AFC Wimbledon 0-0 Mansfield Town
Ninety minutes happened
Some games sparkle. Some grind. This one just… existed.
A goalless draw that never really threatened to be anything else, played out sideways, backwards, and mostly in our own half.
Four days after the narrow defeat at Exeter, Wimbledon were back at Plough Lane for the last home game before Christmas. Festive vibes. Cold air. Haydon in a Santa Hat. The faint hope that someone might try something a bit brave. We were mostly disappointed.
The team
Johnnie Jackson made four changes. Some enforced. Some rotation. All understandable on paper.
In came Callum Deccock, Ryan Johnson, Myles Hippolyte and Isaac Ogundere. Out went Reeves ©, Riley Harbottle, Omar Bugiel and Patrick Bauer.
The defence felt stronger. The midfield felt reshuffled. The attack felt… theoretical.
Mansfield arrived with two changes of their own, including former Don Ryan Sweeney. There was polite applause. Then 90 minutes of mutual non-aggression.
The match
The most exciting moment came inside the first minute. Which tells you a lot.

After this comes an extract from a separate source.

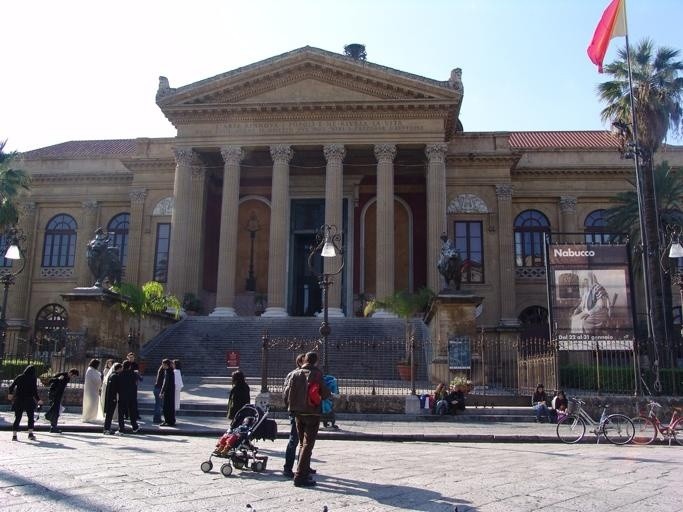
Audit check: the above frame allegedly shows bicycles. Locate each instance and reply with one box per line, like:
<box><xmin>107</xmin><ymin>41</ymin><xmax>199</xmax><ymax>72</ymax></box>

Nathan Bishop was forced into action straight away, coming out and making himself big. It was sharp. It was alert. It was also the high-water mark.
Wimbledon’s best moments came through Nathan Asiimwe, who at least looked interested in moving forwards. Early on he chopped inside and sliced high and wide.
A quarter of an hour later, his floated ball somehow found Steve Seddon arriving late, only for the half-volley to crash against the crossbar and bounce away. Close. Too close, in fact, because that was basically it.
Mansfield had the ball in the net via a long throw and a bundled finish from Baily Cargill, but the whistle had already gone. Foul given. Everyone reset. No drama.
After that, the half drifted. Possession recycled. Passes safe. Angles predictable. Both sides seemed content to wait for the other to make a mistake. Neither obliged.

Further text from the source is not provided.